What you need to do is to compare your client’s personal profile, their business profile and their client’s profile so that you can generate a list of options for your client’s approval. Two important things to bear in mind before you start and whilst your task is in progress:
- Your cultural gift ideas may differ to those of your clients or the client’s client. You have to do your research really carefully because it is your client’s reputation that is at stake.
- If your client’s client works for a large corporation you need to check out their guidelines for corporate gifts. You should also check out any local, state or national laws covering such gifts.
Keeping the above information in mind here are some tactics that you can employ to match the food hamper to the client’s client:
- Complete your standard client questionnaire form for the client’s client by carrying out some research; question your client, search on the internet, through local Chambers of Commerce and through the local business pages. If you are able, to you could even call the p.a. for the client’s client and make some tactful enquiries. This should help you identify some of their interests.

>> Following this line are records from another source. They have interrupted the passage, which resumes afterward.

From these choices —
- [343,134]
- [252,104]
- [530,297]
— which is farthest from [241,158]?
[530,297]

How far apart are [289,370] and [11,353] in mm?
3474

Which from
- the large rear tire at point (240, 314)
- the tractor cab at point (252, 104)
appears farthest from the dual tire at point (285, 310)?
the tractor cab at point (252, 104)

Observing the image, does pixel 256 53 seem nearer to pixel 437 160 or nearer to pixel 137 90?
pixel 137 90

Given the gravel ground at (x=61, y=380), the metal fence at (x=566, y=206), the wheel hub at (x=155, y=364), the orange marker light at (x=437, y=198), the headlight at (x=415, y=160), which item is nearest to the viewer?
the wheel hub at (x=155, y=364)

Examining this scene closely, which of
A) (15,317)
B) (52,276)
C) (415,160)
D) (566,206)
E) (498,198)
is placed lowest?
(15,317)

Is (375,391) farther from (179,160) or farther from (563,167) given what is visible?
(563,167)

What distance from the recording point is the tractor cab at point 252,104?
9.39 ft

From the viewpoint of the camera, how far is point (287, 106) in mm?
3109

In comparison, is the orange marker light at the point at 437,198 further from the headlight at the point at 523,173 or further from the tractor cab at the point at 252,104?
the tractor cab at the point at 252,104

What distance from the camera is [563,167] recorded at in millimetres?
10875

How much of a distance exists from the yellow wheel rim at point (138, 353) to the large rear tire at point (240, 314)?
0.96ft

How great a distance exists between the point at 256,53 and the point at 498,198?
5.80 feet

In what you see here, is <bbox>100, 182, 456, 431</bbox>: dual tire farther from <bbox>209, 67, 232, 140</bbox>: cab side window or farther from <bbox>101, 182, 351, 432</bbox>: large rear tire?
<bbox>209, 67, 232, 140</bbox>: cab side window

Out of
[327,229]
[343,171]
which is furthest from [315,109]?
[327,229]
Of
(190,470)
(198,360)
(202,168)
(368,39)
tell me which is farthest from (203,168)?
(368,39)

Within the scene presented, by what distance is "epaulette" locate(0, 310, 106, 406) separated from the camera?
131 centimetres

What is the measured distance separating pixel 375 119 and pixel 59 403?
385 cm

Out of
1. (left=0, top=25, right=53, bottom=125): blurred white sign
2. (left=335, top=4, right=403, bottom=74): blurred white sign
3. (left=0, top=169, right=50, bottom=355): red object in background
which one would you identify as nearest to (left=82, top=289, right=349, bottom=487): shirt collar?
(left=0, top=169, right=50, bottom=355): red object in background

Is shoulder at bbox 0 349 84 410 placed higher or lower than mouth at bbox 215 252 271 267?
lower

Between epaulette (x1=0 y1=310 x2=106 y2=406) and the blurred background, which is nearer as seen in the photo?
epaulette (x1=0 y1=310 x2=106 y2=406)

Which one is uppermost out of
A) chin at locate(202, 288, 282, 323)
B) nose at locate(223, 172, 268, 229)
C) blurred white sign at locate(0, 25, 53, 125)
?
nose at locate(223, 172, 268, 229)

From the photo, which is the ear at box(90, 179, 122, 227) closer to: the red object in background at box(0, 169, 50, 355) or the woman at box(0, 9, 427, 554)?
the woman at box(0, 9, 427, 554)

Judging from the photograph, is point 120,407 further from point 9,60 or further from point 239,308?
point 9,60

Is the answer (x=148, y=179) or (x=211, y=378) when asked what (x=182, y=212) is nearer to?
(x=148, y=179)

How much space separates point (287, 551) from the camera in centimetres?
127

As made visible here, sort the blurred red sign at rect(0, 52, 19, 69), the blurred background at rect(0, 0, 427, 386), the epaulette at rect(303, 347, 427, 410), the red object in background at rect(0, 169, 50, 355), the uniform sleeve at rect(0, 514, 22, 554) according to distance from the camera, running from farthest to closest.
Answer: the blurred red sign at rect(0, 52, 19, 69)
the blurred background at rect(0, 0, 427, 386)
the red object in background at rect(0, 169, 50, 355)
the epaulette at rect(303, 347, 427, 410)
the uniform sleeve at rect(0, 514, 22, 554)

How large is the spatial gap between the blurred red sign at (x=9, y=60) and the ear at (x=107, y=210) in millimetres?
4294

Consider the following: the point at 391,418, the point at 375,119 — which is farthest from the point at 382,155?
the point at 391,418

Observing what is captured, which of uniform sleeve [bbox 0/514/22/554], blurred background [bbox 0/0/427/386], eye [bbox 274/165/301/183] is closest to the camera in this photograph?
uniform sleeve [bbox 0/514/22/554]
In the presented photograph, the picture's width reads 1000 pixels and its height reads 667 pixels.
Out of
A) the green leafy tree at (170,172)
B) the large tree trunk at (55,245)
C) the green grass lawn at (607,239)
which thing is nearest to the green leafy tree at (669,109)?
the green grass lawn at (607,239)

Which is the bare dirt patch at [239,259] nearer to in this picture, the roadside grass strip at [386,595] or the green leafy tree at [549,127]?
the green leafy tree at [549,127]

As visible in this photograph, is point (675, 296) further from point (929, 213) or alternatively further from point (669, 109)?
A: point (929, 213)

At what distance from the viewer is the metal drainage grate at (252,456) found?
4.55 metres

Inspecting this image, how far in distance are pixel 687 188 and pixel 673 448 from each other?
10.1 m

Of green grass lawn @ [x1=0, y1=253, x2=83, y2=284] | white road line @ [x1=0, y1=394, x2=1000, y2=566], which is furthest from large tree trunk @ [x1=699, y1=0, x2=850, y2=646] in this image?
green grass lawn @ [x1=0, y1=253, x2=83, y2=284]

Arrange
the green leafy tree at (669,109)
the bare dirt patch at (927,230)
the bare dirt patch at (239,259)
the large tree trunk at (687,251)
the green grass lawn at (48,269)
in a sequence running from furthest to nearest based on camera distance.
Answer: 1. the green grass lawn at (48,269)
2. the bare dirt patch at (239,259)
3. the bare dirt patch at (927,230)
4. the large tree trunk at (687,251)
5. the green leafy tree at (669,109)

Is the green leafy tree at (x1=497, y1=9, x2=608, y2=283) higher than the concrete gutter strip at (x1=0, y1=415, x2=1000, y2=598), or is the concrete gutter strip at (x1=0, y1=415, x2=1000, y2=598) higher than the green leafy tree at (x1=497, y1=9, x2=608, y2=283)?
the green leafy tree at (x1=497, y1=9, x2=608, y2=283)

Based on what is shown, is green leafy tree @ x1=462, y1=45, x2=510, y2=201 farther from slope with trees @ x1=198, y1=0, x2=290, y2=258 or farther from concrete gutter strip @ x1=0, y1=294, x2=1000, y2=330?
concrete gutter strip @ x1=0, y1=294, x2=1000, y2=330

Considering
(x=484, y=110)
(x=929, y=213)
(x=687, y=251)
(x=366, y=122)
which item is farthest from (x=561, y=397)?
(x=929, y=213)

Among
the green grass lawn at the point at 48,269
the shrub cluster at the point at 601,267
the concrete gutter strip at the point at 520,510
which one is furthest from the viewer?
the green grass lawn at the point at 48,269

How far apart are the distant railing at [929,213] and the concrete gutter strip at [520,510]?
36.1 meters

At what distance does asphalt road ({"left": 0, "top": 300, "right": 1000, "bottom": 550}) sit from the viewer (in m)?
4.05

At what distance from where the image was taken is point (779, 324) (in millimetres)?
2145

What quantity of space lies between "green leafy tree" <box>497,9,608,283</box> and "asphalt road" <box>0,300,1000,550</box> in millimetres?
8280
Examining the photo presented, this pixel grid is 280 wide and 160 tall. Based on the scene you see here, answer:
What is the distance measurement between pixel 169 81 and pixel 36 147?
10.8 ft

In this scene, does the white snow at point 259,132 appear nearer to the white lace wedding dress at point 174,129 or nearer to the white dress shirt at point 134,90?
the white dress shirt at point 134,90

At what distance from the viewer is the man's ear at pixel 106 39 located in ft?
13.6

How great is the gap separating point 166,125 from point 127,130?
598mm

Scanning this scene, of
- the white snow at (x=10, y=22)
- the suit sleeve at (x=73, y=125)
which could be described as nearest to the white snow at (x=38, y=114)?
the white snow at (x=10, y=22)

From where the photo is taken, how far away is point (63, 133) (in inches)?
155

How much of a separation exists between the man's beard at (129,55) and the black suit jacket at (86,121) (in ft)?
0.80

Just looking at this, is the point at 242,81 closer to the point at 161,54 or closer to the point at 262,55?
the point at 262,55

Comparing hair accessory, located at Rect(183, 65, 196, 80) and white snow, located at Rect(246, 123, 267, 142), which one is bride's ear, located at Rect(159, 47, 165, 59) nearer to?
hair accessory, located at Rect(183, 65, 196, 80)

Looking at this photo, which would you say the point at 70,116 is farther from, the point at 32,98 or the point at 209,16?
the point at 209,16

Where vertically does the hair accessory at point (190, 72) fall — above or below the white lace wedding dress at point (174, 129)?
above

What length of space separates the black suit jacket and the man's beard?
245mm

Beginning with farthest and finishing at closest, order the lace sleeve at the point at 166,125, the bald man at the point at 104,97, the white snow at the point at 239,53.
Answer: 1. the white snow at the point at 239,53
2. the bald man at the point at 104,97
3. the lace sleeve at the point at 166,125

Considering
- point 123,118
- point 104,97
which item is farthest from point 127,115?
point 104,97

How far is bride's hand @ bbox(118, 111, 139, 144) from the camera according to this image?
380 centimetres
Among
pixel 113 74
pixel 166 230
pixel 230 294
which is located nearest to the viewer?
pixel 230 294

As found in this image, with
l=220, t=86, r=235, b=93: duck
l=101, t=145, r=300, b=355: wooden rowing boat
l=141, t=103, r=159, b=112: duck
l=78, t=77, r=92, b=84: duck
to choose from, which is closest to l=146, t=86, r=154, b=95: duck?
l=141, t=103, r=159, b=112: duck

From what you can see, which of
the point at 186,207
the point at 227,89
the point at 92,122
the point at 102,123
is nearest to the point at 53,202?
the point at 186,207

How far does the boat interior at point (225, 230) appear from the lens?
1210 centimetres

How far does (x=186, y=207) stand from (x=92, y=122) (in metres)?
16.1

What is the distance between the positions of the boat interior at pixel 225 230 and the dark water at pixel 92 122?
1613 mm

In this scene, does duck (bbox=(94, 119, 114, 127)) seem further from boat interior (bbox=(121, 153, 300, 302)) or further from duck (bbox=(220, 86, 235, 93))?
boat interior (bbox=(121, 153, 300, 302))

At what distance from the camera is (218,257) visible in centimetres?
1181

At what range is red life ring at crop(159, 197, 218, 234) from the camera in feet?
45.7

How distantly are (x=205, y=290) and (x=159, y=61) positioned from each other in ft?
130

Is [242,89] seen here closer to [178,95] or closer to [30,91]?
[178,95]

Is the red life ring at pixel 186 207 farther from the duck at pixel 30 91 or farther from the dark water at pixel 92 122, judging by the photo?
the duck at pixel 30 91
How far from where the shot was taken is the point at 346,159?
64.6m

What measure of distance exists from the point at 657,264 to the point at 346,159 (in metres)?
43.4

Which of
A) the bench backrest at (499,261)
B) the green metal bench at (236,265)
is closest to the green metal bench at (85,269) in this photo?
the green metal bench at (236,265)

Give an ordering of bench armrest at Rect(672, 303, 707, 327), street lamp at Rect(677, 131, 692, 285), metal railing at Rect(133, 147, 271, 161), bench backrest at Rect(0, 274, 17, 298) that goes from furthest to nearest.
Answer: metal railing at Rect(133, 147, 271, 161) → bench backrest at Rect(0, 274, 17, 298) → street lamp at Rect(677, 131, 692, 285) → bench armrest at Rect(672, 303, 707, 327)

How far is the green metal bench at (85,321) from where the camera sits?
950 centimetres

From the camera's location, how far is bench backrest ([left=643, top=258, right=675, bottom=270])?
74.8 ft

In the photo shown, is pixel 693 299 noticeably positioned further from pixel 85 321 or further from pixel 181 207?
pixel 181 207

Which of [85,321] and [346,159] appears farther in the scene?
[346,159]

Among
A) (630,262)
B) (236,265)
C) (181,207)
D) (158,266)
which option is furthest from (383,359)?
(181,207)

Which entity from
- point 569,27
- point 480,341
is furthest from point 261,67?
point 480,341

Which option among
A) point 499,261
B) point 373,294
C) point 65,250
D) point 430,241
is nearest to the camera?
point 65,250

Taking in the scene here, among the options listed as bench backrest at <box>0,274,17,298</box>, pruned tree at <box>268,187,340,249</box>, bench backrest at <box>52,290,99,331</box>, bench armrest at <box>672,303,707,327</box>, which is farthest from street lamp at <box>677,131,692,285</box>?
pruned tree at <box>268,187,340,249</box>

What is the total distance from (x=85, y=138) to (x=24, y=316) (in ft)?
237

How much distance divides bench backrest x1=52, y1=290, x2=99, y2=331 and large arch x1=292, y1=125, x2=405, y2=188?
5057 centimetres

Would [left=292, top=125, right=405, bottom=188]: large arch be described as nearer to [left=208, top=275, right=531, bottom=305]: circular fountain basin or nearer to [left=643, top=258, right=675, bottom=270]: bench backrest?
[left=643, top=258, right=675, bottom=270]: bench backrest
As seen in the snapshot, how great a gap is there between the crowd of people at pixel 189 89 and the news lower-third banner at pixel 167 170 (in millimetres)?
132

- Determine what sort of impression your client is trying to achieve i.e. casual, professional, chummy.
Once you have a completed profile you can start to make some educated guesses about the type of food hamper to send. As in all business transactions quality and a personal and professional touch is key. The gifts that you source must be of high quality and they must be appropriate to the person that is going to receive it e.g. do not send alcohol to someone that doesn’t drink, do not assume that because they are in business they play golf, make sure that the food hamper is Halal or Kosher where necessary.
Once you have a shortlist of food hampers, send the options for your suggested gifts to your client for final approval. At this point you should discuss the presentation and delivery method ensuring that these options are as personal as possible and culturally appropriate.
This should get you through this thorny topic and ease some of the anxiety that can form whilst trying to complete this type of task.